Figure 6 shows in schematic form useful components of the flame generator. These include a controller 600 which is configured to act upon and control the light sources 610. Movement of the arm(s) 615 is effected using drive means 620 - of the type that will be apparent to the person skilled in the art- and which may also be coupled to the controller to allow for synchronization of activation/deactivation with the movement of the arm(s).

Therefore it will be understood that the described embodiments are illustrative of the teaching of the invention which is not to be limited in any fashion except as may be deemed necessary in the light of the appended claims.

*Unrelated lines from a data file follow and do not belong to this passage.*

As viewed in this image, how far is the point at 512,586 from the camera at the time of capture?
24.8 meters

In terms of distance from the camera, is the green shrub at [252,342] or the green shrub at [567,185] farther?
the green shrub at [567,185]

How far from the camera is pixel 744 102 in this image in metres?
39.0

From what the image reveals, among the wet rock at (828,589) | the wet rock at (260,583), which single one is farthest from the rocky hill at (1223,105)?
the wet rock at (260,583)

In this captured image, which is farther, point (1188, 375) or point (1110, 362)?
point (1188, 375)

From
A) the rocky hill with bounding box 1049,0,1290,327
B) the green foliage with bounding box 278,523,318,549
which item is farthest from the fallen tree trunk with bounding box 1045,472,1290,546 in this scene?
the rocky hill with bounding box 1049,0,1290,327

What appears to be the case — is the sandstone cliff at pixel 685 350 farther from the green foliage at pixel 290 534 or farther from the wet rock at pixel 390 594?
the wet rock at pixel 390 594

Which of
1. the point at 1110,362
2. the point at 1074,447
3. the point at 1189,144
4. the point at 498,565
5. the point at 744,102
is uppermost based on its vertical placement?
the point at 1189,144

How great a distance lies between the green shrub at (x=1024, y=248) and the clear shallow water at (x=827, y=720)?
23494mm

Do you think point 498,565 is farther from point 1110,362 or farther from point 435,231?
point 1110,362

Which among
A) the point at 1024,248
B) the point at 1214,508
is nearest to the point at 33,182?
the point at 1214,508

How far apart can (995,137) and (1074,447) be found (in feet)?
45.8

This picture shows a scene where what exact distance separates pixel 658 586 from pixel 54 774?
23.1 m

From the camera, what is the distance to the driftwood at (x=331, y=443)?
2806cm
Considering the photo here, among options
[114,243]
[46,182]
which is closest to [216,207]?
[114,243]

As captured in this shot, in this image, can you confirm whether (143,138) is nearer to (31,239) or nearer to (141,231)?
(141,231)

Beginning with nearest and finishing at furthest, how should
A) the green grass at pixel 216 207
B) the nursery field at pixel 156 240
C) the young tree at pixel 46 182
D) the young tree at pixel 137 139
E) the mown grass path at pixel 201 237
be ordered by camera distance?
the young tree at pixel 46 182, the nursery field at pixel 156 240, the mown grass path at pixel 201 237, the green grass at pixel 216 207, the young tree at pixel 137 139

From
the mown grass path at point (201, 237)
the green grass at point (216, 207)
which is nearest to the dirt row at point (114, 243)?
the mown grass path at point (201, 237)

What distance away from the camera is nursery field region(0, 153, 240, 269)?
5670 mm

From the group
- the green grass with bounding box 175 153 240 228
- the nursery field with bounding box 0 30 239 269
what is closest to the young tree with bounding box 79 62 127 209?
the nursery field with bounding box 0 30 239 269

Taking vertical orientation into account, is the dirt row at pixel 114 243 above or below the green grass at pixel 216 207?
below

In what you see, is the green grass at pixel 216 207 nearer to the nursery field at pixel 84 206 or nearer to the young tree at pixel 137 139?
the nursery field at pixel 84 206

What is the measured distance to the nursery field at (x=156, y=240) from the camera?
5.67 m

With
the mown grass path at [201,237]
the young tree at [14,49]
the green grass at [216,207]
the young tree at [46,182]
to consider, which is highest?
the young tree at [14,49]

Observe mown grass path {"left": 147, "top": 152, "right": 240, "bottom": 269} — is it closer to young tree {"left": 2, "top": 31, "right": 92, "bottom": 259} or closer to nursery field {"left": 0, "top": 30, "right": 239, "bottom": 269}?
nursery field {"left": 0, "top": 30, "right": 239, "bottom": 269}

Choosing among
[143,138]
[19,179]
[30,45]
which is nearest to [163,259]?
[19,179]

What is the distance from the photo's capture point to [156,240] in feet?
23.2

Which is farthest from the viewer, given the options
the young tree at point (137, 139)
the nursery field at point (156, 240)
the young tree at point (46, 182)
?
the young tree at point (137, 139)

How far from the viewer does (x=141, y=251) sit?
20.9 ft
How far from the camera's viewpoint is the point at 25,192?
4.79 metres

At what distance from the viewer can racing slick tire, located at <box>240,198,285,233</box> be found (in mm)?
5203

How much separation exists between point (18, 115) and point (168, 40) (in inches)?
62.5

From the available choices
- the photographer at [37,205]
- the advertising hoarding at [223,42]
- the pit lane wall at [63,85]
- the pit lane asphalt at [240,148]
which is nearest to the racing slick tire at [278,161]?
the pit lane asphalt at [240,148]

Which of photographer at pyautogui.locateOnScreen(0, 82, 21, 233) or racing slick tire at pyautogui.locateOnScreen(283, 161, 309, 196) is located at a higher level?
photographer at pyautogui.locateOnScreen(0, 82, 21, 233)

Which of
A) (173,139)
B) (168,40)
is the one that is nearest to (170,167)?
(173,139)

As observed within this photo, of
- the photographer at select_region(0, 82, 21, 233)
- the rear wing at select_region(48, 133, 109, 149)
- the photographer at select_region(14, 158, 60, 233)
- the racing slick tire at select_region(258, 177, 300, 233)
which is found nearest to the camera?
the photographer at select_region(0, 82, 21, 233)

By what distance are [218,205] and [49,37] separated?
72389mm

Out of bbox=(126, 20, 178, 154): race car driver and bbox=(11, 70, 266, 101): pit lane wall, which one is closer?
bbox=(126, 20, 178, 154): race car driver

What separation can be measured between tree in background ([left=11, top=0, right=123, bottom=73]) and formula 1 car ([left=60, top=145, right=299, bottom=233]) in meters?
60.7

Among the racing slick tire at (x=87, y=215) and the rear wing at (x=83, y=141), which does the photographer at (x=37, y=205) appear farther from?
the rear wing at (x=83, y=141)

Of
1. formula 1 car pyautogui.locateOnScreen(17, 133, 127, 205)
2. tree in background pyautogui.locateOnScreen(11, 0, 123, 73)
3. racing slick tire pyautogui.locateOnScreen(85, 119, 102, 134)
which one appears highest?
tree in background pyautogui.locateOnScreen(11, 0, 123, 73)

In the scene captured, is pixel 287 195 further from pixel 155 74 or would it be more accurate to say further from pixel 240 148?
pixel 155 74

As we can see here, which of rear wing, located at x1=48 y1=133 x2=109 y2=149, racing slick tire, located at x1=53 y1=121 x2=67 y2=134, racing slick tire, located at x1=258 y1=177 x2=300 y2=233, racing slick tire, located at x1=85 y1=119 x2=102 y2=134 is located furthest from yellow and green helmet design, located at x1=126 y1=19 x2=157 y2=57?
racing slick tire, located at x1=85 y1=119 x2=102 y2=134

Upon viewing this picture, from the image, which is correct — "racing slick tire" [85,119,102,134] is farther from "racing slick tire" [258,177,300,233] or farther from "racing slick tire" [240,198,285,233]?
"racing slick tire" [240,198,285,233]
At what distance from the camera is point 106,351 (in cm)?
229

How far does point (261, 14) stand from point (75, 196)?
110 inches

The words comprises/comprising when used in this specification are to specify the presence of stated features, integers, steps or components but does not preclude the presence or addition of one or more other features, integers , steps, components or groups thereof.

Claims

1. A flame effect generator for use with an electric fire in the generation of a simulated flame effect, the generator including: a. at least one moveable arm having at least one light source provided thereon, b. a controller for selective activation and deactivation of the at least one light source in combination with movement of the at least one arm to generate a flame effect.

2. The generator of claim 1 wherein the light source includes a plurality of light emitting diodes arranged in an array on the arm.

3. The generator of claim 2 wherein individual ones of the plurality of light emitting diodes are configured to provide different colour outputs.

4. The generator of any preceding claim wherein the arm is mountable on a rotatable disc, a rotation of the disc effecting movement of the arm.

5. The generator of claim 4 wherein the arm includes a first array of light emitting diodes orientated in a first direction and a second array of light emitting diodes orientated in a second direction.

6. The generator of claim 4 or 5 wherein two or more arms are provided on the rotatable disc, the plurality of arms being distributed about the circumference of the disc.

7. The generator of any one of claims 4 to 6 wherein the rotatable disc is mountable within the fire in a location above a fuel effect generating means.

8. The generator of any one of claim 1 to 3 wherein the at least one arm is fixed at a first end portion to a movement generator, activation of the movement generator causing a movement of a second end portion of the at least one arm relative to the first end portion.

9. The generator of claim 8 wherein the first and second end portions are distally located relative to one another.

10. The generator of claim 8 or 9 wherein the movement defines an arc.

11. The generator of claim 10 wherein the movement is substantially perpendicular to the intended viewing direction of a user.

12. The generator of claim 8 or 9 wherein the movement is in three dimensions.

13. The generator of any preceding claim wherein the controller acts on both the light sources and the arm so as to activate the light source in a spatially dependent manner consistent with the location of the arm.

14. The generator of any preceding claim wherein the activation of the light source provides for a spatial painting of one or more flame effects.

15. The generator of any preceding claim wherein the selective activation and deactivation of the light sources effects a generation of an animated flame effect.

16. The generator of any preceding claim wherein the height or colour of individual flames within the flame effect may be altered by selective activation of appropriate ones of the light sources.

17. A simulated electric fire including a generator as claimed in any preceding claim, the generator being located within a chassis of the fire, the chassis also housing a fuel bed, the generator being located relative to the fuel bed such that when activated generated flame effects appear to originate from the fuel bed.

18. The fire of claim 17 wherein the generator is enclosed within a chamber, the chamber having at least one partially transparent screen through which a viewer may view the generated flame effects.

19. A generator substantially as hereinbefore described with reference to Figures 1 and 2 or Figures 3 to 5 of the accompanying drawings.